**PASSAGE ÉTUDIÉ**
Révélée sur le tard, Anne Consigny croque depuis le cinéma à belles dents, composant une filmographie à l’abri des préjugés. Elle est à l’affiche d’Un ange à la mer, premier long métrage rugueux et bouleversant du cinéaste belge Frédéric Dumont.

C’était en 2005, et sous les traits de Françoise, la timide partenaire de tango de Patrick Chesnais dans J e ne suis pas là pour être aimé, Anne Consigny accédait enfin à la notoriété. Une consécration tardive, pour une comédienne que l’on avait pu voir, quelque 20 ans plus tôt déjà, dans Le Soulier de satin de Manoel de Oliveira, sans que cette composition ne soit cependant suivie d’effets au cinéma. Qu’à cela ne tienne: le théâtre l’accapare l’espace d’une vingtaine d’années, le temps qu’Isabelle Nanty d’abord ( Le Bison), Arnaud Desplechin ensuite ( Léo en jouant « Dans la compagnie des hommes ») ne la rappellent au bon souvenir des cinéphiles.

**CONSIGNE**
Reprenez le portrait d'Anne Consigny ci-dessus juste après sa dernière phrase et poursuivez-le dans le même ton.

**DONNÉES SOURCES**
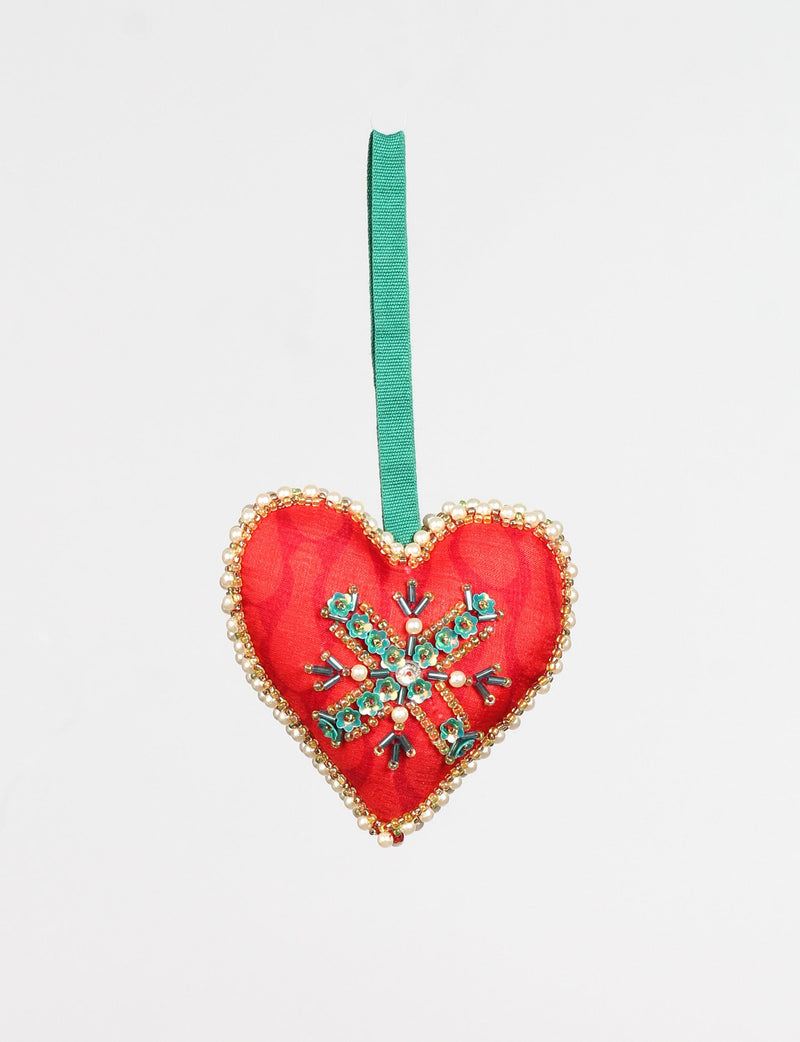 Red heart-shaped ornament with green floral bead design, pearl and gold bead trim, hanging from a green ribbon loop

**VOTRE RÉPONSE**
Depuis, en une application de l’adage voulant que « Tout vient à point à qui sait attendre », Anne Consigny s’est multipliée: Julian Schnabel ( Le Scaphandre et le papillon), Pascal Bonitzer ( Le Grand Alibi), Arnaud Desplechin encore ( Un conte de Noël), Alain Resnais ( Les Herbes folles) comptent parmi les auteurs ayant fait appel à cette comédienne tous terrains, également à l’aise dans la comédie populaire ( La Première Etoile) ou dans les grosses productions façon Largo Winch. Constat qu’elle accueille avec un large sourire, alors qu’on la rencontre au festival de Namur: « L’avantage d’avoir commencé super tard, c’est que j’ai envie de prendre mon pied avec qui je veux. Dès que quelqu’un raconte une histoire qui me plaît, je me fous de savoir si c’est politiquement correct une carrière d’actrice comme ceci, ou comme cela. Je n’ai pas envie, parce que je travaille avec un génie comme Alain Resnais pour qui j’ai un respect immense, de ne pas aller aussi sur le plateau d’un mec comme Jérôme Salle, pour qui j’ai adoré jouer un petit rôle dans Largo Winch , son film hyper commercial. Ce que je me refuse, par contre, c’est de faire un film soit par intérêt pour ma carrière, soit pour mon compte en banque. »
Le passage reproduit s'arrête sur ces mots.